** START **
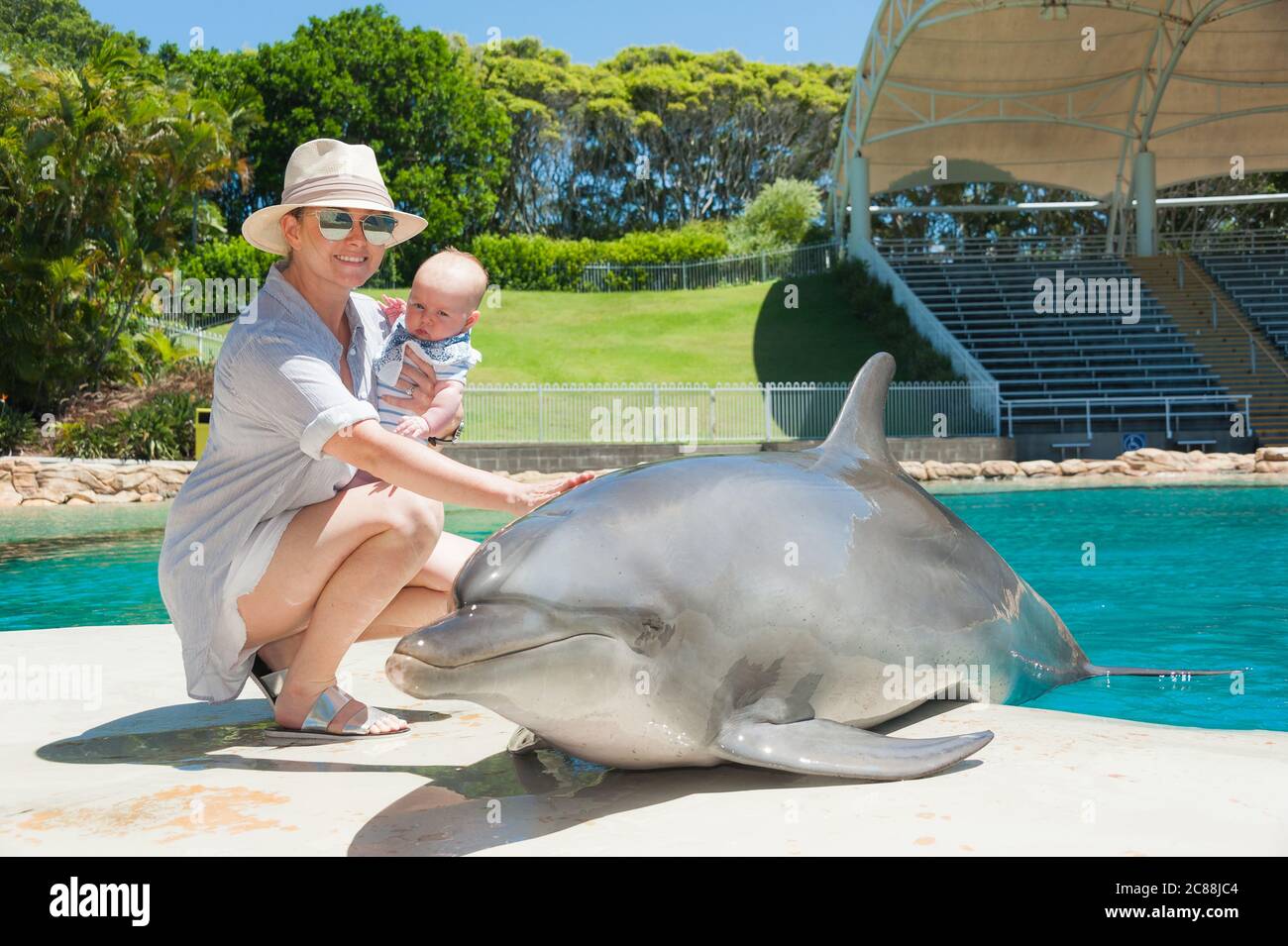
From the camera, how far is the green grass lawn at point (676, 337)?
3058cm

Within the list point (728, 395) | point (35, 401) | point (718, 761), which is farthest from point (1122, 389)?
point (718, 761)

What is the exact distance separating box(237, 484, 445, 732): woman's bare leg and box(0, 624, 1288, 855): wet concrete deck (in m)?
0.41

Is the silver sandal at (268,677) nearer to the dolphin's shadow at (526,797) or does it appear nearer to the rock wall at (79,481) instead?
the dolphin's shadow at (526,797)

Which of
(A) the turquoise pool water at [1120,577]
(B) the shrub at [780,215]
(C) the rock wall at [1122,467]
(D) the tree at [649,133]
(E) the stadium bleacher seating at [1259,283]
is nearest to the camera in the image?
(A) the turquoise pool water at [1120,577]

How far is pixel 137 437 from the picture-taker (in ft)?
68.0

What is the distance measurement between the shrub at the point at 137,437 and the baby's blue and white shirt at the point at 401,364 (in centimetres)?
1806

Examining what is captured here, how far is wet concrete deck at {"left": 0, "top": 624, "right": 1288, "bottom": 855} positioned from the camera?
252cm

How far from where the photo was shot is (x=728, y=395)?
2631 centimetres

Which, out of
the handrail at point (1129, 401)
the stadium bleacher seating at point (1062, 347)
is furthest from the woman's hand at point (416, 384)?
the handrail at point (1129, 401)

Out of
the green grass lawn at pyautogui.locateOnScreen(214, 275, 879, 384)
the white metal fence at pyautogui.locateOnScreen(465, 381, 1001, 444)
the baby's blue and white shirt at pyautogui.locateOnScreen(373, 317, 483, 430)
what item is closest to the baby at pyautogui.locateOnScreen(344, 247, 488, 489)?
the baby's blue and white shirt at pyautogui.locateOnScreen(373, 317, 483, 430)

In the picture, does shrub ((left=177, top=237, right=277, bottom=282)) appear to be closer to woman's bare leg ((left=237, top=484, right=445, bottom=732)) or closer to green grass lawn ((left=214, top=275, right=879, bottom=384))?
green grass lawn ((left=214, top=275, right=879, bottom=384))

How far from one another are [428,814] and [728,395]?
23.8m

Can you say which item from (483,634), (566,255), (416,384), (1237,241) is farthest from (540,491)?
(1237,241)
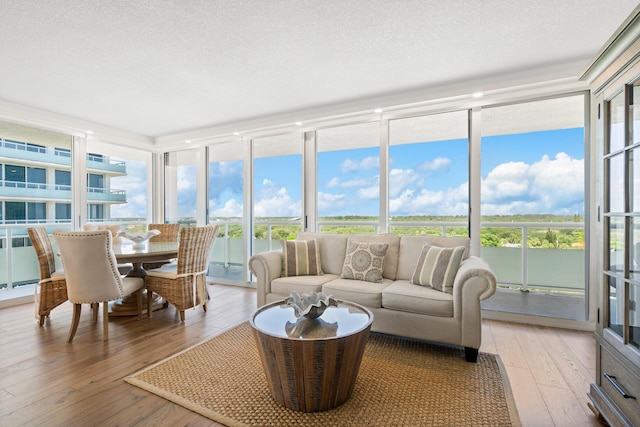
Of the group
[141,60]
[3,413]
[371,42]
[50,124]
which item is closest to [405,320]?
[371,42]

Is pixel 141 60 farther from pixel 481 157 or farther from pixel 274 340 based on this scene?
pixel 481 157

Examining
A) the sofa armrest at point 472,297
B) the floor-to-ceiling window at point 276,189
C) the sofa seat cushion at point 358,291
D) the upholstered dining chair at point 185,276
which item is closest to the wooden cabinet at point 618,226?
the sofa armrest at point 472,297

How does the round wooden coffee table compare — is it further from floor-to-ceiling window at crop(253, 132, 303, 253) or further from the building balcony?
the building balcony

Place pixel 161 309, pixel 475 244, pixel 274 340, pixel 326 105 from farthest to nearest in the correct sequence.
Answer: pixel 326 105 → pixel 161 309 → pixel 475 244 → pixel 274 340

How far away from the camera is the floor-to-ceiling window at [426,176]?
3987 mm

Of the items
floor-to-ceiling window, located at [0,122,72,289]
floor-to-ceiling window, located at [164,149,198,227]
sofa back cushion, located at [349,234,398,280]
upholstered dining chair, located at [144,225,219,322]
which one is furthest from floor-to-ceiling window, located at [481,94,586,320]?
floor-to-ceiling window, located at [0,122,72,289]

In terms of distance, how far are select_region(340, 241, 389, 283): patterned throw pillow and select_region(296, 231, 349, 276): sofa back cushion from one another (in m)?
0.23

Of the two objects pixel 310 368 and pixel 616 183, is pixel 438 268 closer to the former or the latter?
pixel 616 183

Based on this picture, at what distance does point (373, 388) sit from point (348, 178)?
9.66ft

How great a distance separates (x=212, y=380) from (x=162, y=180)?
4729mm

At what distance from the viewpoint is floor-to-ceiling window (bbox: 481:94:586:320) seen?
348cm

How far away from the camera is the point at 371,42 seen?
8.46 feet

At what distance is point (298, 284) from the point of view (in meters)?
3.09

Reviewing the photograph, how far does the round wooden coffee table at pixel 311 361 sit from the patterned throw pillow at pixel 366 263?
1.23 m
** END **
THE REQUEST
Rewrite all the items above, changing every "stadium bleacher seating" to "grandstand seating" and keeping everything else the same. Omit the pictures.

RESULT OF THIS EXERCISE
From the camera, how far is the green grass lawn at point (676, 337)?
3058cm

Within the list point (728, 395) | point (35, 401) | point (718, 761), which is farthest from point (1122, 389)?
point (718, 761)

What is the exact distance separating box(237, 484, 445, 732): woman's bare leg and box(0, 624, 1288, 855): wet concrete deck (in m)?
0.41

Is the silver sandal at (268,677) nearer to the dolphin's shadow at (526,797) or does it appear nearer to the rock wall at (79,481) instead?
the dolphin's shadow at (526,797)

Which of
(A) the turquoise pool water at [1120,577]
(B) the shrub at [780,215]
(C) the rock wall at [1122,467]
(D) the tree at [649,133]
(E) the grandstand seating at [1259,283]
is nearest to the camera in the image?
(A) the turquoise pool water at [1120,577]

How far is pixel 137 437 from the picture-taker (in ft)?
68.0

What is the distance measurement between the shrub at the point at 137,437 and the baby's blue and white shirt at the point at 401,364 (in centimetres)?
1806

Examining what is captured here, how far is wet concrete deck at {"left": 0, "top": 624, "right": 1288, "bottom": 855} positioned from the camera?
252cm

How far from where the photo was shot is (x=728, y=395)?
2631 centimetres

Which, out of
the handrail at point (1129, 401)
the grandstand seating at point (1062, 347)
is furthest from the woman's hand at point (416, 384)?
the handrail at point (1129, 401)

Out of
the green grass lawn at pyautogui.locateOnScreen(214, 275, 879, 384)
the white metal fence at pyautogui.locateOnScreen(465, 381, 1001, 444)
the baby's blue and white shirt at pyautogui.locateOnScreen(373, 317, 483, 430)
what item is closest to the baby at pyautogui.locateOnScreen(344, 247, 488, 489)?
the baby's blue and white shirt at pyautogui.locateOnScreen(373, 317, 483, 430)

In the picture, does shrub ((left=177, top=237, right=277, bottom=282)) appear to be closer to woman's bare leg ((left=237, top=484, right=445, bottom=732)) or closer to green grass lawn ((left=214, top=275, right=879, bottom=384))?
green grass lawn ((left=214, top=275, right=879, bottom=384))

How far from one another are [428,814] and [728,395]?
23.8m

Can you say which item from (483,634), (566,255), (416,384), (1237,241) is farthest from (540,491)?
(1237,241)
Of the group
[141,60]
[3,413]
[371,42]
[50,124]
which item is closest to [405,320]?
[371,42]

Is pixel 141 60 farther from pixel 481 157 or farther from pixel 274 340 based on this scene?
pixel 481 157

Examining
A) the sofa armrest at point 472,297
B) the floor-to-ceiling window at point 276,189
C) the sofa seat cushion at point 358,291
D) the upholstered dining chair at point 185,276
which item is closest to the wooden cabinet at point 618,226?
the sofa armrest at point 472,297

How does the round wooden coffee table compare — is it further from floor-to-ceiling window at crop(253, 132, 303, 253) or further from the building balcony?
the building balcony

Place pixel 161 309, pixel 475 244, pixel 274 340, pixel 326 105 from farthest to nearest in the correct sequence.
Answer: pixel 326 105 → pixel 161 309 → pixel 475 244 → pixel 274 340

How far away from the camera is the floor-to-ceiling window at [426,176]?
3987 mm

Of the items
floor-to-ceiling window, located at [0,122,72,289]
floor-to-ceiling window, located at [164,149,198,227]
sofa back cushion, located at [349,234,398,280]
upholstered dining chair, located at [144,225,219,322]
which one is furthest from floor-to-ceiling window, located at [481,94,586,320]?
floor-to-ceiling window, located at [0,122,72,289]

In terms of distance, how far are select_region(340, 241, 389, 283): patterned throw pillow and select_region(296, 231, 349, 276): sofa back cushion from one another (in m)?
0.23

Of the two objects pixel 310 368 and pixel 616 183, is pixel 438 268 closer to the former or the latter?
pixel 616 183

Based on this picture, at what distance does point (373, 388) sit from point (348, 178)?
9.66ft

How great a distance separates (x=212, y=380) from (x=162, y=180)?
4729mm

At what distance from the viewpoint is floor-to-ceiling window (bbox: 481:94:586:320) seen?
348cm

How far away from the camera is the point at 371,42 seen?
8.46 feet

At what distance is point (298, 284) from the point of view (in meters)?
3.09

Reviewing the photograph, how far does the round wooden coffee table at pixel 311 361 sit from the patterned throw pillow at pixel 366 263?
1.23 m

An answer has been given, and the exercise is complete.